Join and merge multiple files with duplicate key and fill void columns
Hi guys,
I have many files that I want to merge:
file1.csv:
1|abc
1|def
2|ghi
2|jkl
3|mno
3|pqr
file2.csv:
1|123|jojo
1|NULL|bibi
3|789|zaza
3|012|NULL
file3.csv:
2|1a2b|1994|US
3|3c4e|1995|MG
4|5f6g|1996|FR
My desired output is like this, conserve the duplicate key and fill it with the data of anothers files, and the void columns is filling by NULL:
1|abc|123|jojo|NULL|NULL|NULL
1|def|123|jojo|NULL|NULL|NULL
1|abc|NULL|bibi|NULL|NULL|NULL
1|def|NULL|bibi|NULL|NULL|NULL
2|ghi|NULL|NULL|1a2b|1994|US
2|jkl|NULL|NULL|1a2b|1994|US
3|mno|789|zaza|3c4e|1995|MG
3|pqr|789|zaza|3c4e|1995|MG
3|mno|012|NULL|3c4e|1995|MG
3|pqr|012|NULL|3c4e|1995|MG
4|NULL|NULL|NULL|5f6g|1996|FR
How to do that with awk, join or shell scripts?
RudiC
2
Any attempts / ideas / thoughts from your side?
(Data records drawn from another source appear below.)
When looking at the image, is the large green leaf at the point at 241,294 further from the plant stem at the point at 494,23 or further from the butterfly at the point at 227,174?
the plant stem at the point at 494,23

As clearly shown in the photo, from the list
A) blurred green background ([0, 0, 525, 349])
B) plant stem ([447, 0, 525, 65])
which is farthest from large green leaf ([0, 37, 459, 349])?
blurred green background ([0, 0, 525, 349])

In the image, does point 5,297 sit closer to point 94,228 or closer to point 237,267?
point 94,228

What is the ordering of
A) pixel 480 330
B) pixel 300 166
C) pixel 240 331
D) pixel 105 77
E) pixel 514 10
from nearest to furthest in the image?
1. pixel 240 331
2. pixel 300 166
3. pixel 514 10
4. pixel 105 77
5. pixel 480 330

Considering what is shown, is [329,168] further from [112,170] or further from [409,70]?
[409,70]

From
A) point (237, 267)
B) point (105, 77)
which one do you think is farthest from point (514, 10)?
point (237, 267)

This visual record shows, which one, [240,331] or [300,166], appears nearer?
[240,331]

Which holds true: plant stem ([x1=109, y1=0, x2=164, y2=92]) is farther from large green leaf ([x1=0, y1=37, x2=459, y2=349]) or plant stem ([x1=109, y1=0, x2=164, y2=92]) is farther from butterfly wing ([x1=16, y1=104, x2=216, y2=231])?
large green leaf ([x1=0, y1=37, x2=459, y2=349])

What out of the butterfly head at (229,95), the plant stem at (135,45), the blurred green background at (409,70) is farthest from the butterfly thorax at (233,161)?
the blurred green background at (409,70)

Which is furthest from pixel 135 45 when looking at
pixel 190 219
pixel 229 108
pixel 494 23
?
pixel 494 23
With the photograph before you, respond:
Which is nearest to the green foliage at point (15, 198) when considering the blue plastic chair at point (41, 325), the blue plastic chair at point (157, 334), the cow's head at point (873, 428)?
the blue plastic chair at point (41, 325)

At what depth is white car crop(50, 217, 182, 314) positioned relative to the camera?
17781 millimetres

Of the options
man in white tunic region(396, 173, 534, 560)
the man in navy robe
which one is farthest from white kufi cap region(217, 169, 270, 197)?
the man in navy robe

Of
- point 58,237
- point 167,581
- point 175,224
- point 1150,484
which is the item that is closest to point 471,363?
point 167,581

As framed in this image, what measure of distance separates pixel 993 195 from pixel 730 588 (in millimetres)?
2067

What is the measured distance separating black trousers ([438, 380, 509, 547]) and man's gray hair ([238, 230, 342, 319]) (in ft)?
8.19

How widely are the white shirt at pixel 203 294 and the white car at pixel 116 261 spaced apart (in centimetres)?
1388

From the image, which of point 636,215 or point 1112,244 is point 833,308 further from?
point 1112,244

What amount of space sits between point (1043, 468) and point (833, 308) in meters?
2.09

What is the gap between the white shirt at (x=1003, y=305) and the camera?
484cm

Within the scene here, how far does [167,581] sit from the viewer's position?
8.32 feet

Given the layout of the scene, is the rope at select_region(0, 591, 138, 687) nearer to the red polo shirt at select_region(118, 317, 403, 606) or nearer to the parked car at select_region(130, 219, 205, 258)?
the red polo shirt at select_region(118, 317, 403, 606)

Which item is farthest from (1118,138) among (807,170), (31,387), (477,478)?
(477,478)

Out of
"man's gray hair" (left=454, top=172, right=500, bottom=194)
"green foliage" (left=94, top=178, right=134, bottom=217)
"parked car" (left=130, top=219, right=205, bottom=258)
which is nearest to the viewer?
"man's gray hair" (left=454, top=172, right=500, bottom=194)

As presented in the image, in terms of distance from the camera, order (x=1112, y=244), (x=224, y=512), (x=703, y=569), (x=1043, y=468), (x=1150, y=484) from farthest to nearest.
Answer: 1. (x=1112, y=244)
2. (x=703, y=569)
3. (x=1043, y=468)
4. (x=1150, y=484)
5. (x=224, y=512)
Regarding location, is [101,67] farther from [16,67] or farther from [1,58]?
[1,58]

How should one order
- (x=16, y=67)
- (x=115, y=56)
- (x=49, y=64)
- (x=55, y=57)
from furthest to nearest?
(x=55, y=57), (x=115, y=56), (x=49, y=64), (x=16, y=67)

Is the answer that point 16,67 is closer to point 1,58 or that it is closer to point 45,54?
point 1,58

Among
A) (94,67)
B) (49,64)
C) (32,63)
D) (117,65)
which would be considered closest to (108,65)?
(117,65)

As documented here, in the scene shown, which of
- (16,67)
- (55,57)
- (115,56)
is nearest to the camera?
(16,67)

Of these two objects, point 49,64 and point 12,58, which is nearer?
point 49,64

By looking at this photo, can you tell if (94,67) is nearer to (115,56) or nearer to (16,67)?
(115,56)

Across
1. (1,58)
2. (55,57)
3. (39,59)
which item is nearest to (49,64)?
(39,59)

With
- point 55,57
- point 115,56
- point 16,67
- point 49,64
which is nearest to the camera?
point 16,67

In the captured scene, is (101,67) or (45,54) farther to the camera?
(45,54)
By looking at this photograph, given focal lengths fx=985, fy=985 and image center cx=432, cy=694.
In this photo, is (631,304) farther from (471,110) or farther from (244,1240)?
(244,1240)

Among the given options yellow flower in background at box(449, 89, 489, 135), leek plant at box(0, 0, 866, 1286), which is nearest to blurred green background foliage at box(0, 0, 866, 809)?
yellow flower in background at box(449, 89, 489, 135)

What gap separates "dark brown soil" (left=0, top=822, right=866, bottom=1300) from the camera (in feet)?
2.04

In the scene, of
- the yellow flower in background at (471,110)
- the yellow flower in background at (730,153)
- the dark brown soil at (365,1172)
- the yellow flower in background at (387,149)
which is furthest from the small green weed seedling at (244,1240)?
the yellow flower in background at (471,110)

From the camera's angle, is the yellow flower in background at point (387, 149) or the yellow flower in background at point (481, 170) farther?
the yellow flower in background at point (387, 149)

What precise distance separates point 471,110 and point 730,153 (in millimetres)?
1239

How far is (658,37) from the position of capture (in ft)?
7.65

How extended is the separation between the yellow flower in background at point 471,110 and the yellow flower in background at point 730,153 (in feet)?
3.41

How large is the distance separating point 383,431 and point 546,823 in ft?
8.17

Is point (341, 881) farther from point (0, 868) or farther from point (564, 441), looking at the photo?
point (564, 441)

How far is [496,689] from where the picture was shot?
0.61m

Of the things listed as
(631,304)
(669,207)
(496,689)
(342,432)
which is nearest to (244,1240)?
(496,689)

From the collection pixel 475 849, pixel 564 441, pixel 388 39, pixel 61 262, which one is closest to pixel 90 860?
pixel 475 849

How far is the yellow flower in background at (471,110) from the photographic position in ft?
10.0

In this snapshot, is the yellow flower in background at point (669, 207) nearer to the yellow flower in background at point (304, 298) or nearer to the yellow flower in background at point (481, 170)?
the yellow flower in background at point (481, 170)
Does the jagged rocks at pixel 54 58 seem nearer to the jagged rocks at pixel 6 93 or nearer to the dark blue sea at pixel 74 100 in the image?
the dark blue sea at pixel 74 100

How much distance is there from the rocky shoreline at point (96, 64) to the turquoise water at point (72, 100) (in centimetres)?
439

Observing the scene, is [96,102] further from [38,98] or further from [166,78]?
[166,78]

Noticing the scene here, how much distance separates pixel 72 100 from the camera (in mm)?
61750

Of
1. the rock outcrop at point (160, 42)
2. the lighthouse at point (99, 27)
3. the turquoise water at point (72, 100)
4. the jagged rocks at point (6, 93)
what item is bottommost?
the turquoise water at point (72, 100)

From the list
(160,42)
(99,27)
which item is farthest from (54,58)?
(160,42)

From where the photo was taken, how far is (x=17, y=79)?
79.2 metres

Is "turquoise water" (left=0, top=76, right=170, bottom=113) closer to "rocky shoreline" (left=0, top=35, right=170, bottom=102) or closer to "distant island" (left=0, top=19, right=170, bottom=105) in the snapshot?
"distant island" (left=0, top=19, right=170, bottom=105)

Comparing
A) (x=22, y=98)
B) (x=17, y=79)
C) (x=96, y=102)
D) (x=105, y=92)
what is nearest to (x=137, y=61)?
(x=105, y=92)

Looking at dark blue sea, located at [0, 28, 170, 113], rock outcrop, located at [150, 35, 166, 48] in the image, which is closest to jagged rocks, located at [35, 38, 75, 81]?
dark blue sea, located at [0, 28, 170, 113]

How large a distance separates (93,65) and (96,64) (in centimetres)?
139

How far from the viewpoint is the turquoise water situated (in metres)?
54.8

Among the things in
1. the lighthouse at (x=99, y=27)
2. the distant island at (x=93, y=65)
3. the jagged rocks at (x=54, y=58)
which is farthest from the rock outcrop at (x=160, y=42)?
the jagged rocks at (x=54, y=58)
The fourth line of your desired output doesn't seem to be consistent.
Yes, I forgot to write "NULL"; from this column,
I have already seen many post in forum but nothing match with my desire
The only algo to preserve duplicate data that I found is this:
awk 'BEGIN{FS=OFS="|"}NR==FNR{a[$1]=$0;next;}{print $0,a[$1]}' test*
;
Does someone have some idea?
But result is not appropiate...
1|123|jojo|1|def
1|NULL|bibi|1|def
3|789|zaza|3|pqr
3|012|NULL|3|pqr
2|1a2b|1994|US|2|jkl
3|3c4e|1995|MG|3|pqr
4|5f6g|1996|FR|
Hi, try:
join -t \| -a 1 -a 2 -e 'NULL' -o 0 1.2 1.3 1.4 2.2 2.3 2.4 \
<(join -t \| -a 1 -a 2 -e 'NULL' -o 0 1.2 2.2 2.3 file1 file2) file3
2 Likes
I tried this code and here is the result:
1|abc|123|jojo|NULL|NULL|NULL
1|abc|NULL|bibi|NULL|NULL|NULL
1|def|123|jojo|NULL|NULL|NULL
1|def|NULL|bibi|NULL|NULL|NULL
2|ghi|NULL|NULL|1a2b|1994|US
2|jkl|NULL|NULL|1a2b|1994|US
2|sds|NULL|NULL|1a2b|1994|US
3|mno|789|zaza|3c4e|1995|MG
3|mno|012|NULL|3c4e|1995|MG
3|pqr|789|zaza|3c4e|1995|MG
3|pqr|012|NULL|3c4e|1995|MG
4|NULL|NULL|NULL|5f6g|1996|FR
Can someone give a solution by using awk?